Ça n'est pas très clair puisqu'on ne sait pas ce qu'il appelle « les deux zones lumineuses les plus éloignées l'une de l'autre », mais puisqu'on ne voit que trois lumières sur la deuxième photo il doit s'agir des deux lumières extrêmes parmi ces trois particulièrement lumineuses.

Sur la photo que j'ai utilisée, je mesure pour ma part 37 pixels entre ces deux lumières. Si ces 37 pixels correspondent bien à 0,37 pouces sur une photo de 12 pouces de largeur, la dimension de la photo en pixels doit être de 37 × 12 / 0,37 = 1200 pixels.

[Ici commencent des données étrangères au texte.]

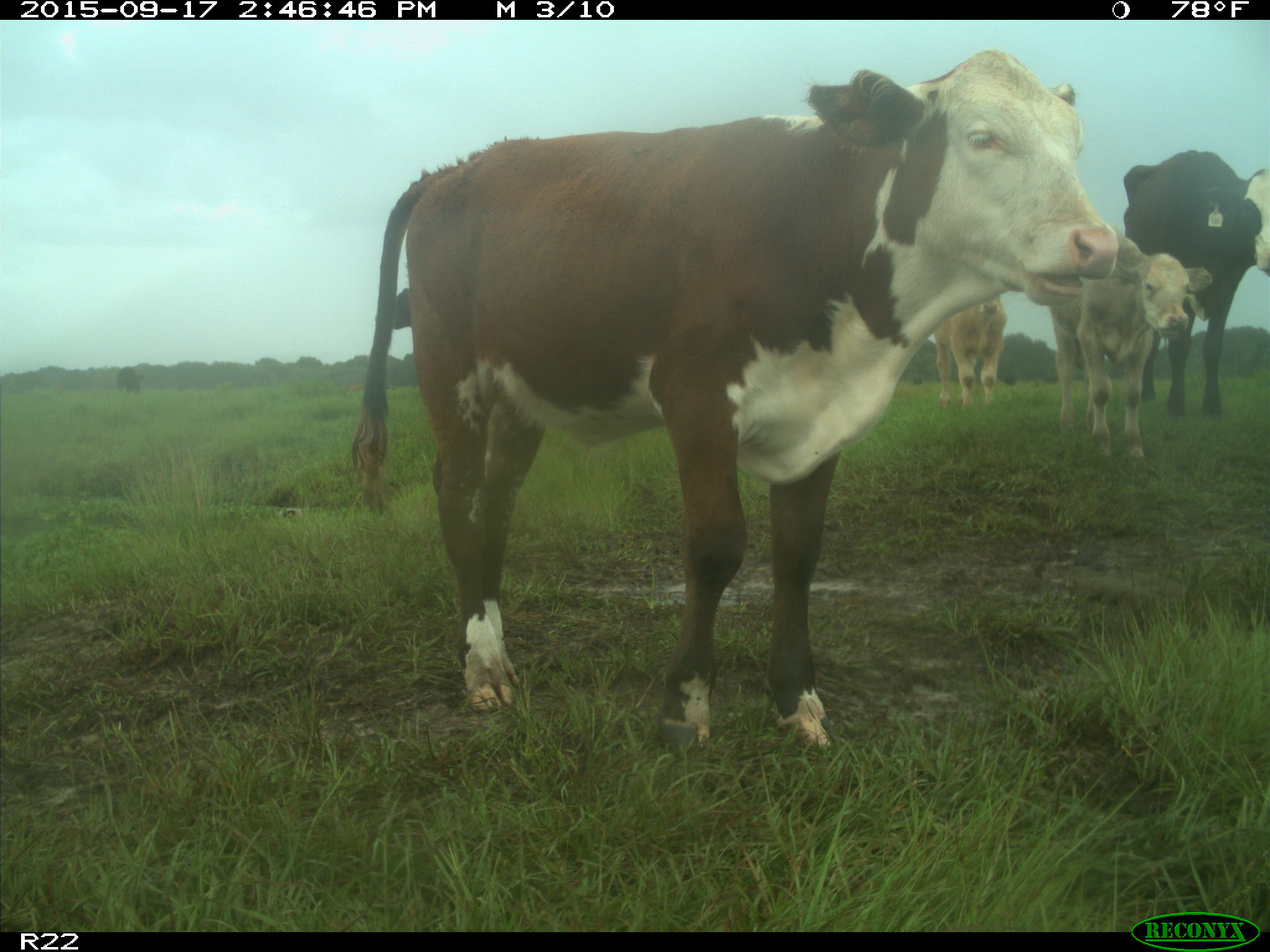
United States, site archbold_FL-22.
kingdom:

C'est proche des 1120 pixels trouvés par comparaison avec la photo complète.

À partir de là, on peut mesurer la taille angulaire du supposé objet émettant les lumières :

— si on suppose que l'objet serait compris entre la naissance des rayons les plus écartés, que j'ai notés g et j, on obtient une dimension angulaire de 13,5° ;

— si on suppose plutôt comme Haines que les lumières externes sont des parasites et que l'objet est délimité par les lumières orangées disposées en demi-cercle, on trouve un diamètre de 48 pixels sur la photo complète de 900 pixels de largeur, correspondant pour une distance focale de 50 mm à une dimension angulaire de 2,2°.

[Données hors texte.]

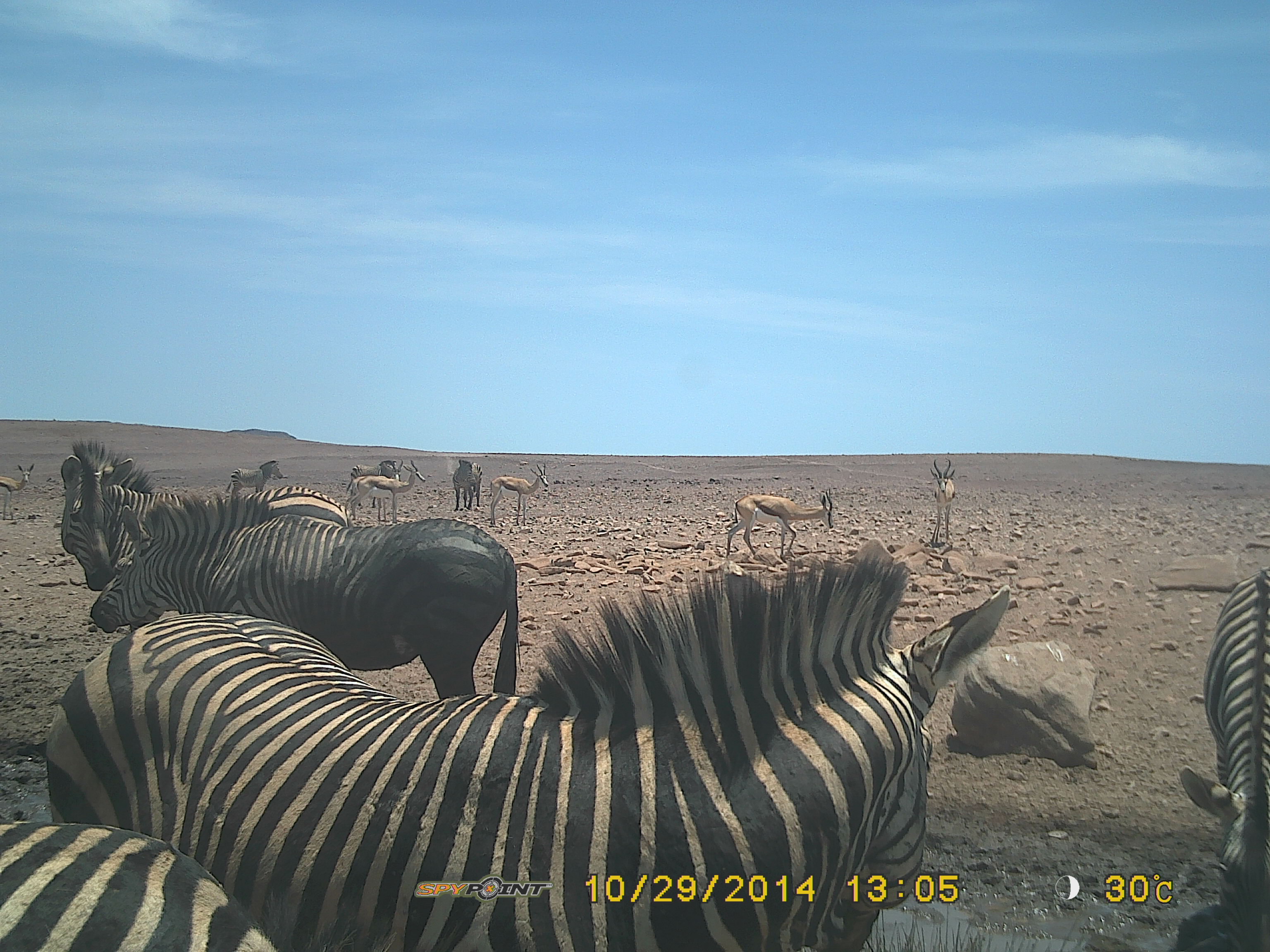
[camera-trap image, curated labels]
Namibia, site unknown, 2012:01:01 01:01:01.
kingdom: Animalia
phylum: Chordata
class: Mammalia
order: Perissodactyla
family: Equidae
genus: Equus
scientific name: Equus zebra hartmannae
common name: hartmann's mountain zebra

Quant aux témoins, Haines a résumé leurs estimations de la taille apparente de l'objet dans un tableau, dont j'élimine pour l'instant les observations faites à l'extérieur de la terrasse de l'hôtel (nous verrons plus loin pourquoi elles doivent être traitées séparément).

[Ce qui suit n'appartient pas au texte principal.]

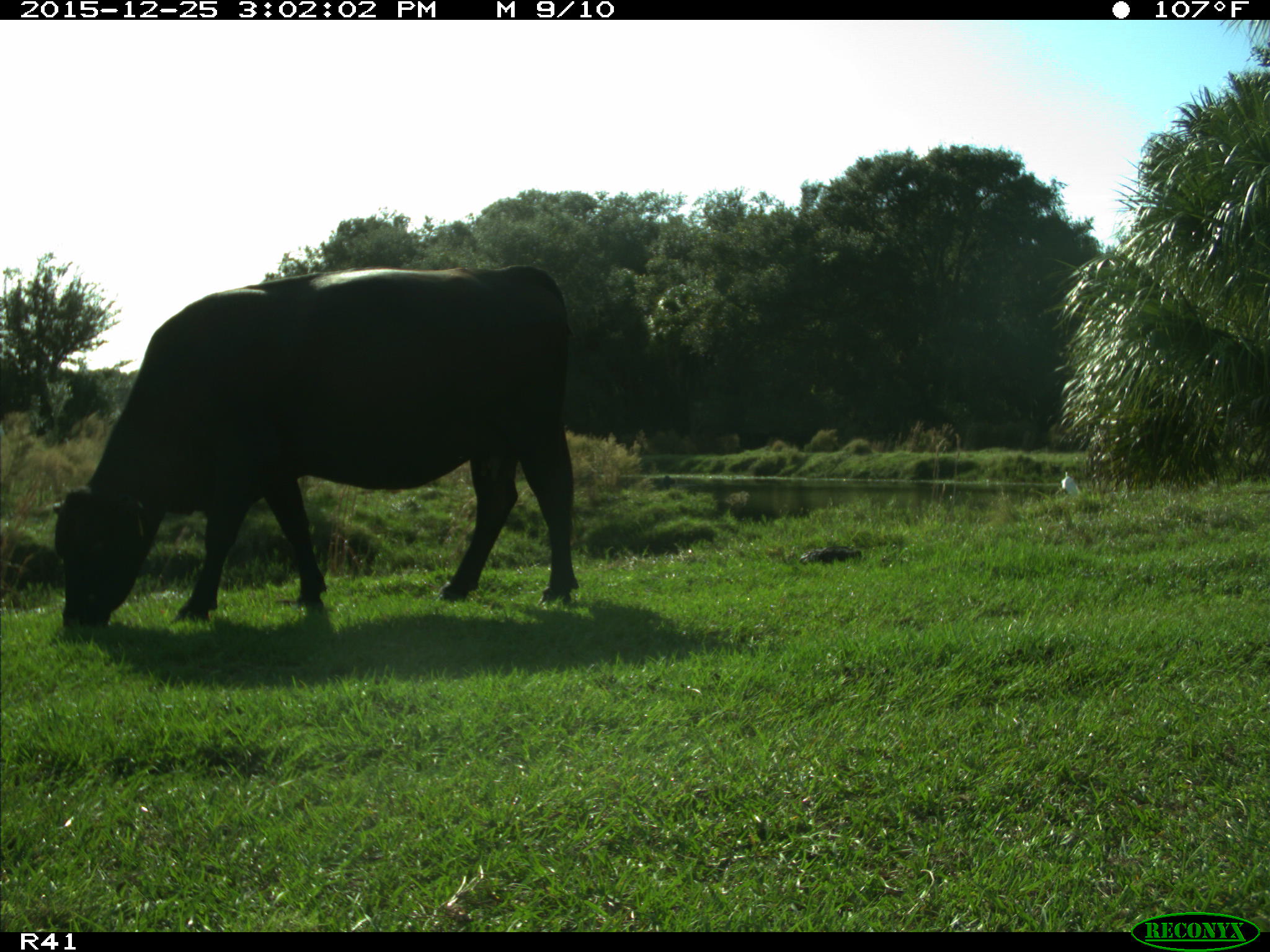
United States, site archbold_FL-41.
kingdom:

Estimations de la dimension angulaire
du corps ovale de l'objet
Nom du
témoin
Date de l'estimation
Heures
d'observation
Estimation
taille/distance pour
déterminer l'angle
Angle visuel
calculé (deg. min.)
L. S. P.
(1)
24/09/91
19 h 30 — 21 h 30
« 45 cm
à bout de bras » (2)
45/45 = 1,0
45°
Laroche
(1)
09/91
20 h 00 — 22 h 00
« 25 cm
à bout de bras »
25/47,5 = 0,526
27°45'
Sterling 23/08/91
20 h 00 — 22 h 00 (3)
«  à peu près 45 cm
à bout de bras »
45/47,5 = 0,947
43°28'

24/09/91
20 h 00 — 22 h 00 (4)
« 25 cm
à bout de bras »
25/47,5 = 0,526
27°45'

29/10/91
20 h 00 — 22 h 00
« 45 cm
à bout de bras »
45/47,5 = 0,947
43°28'
Lippé
(5)
15/10/91
20 h 12 — 22 h 30
« 30 cm
à bout de bras »
30/47,5 = 0,632
32°19'

(1) Les deux témoins ont estimé que la distance totale d'un bout d'un rayon lumineux à l'extrémité du rayon lumineux opposé était de 1,4 à 1,5 mètres à bout de bras ce qui équivaut à 112 degrés 40' d'arc !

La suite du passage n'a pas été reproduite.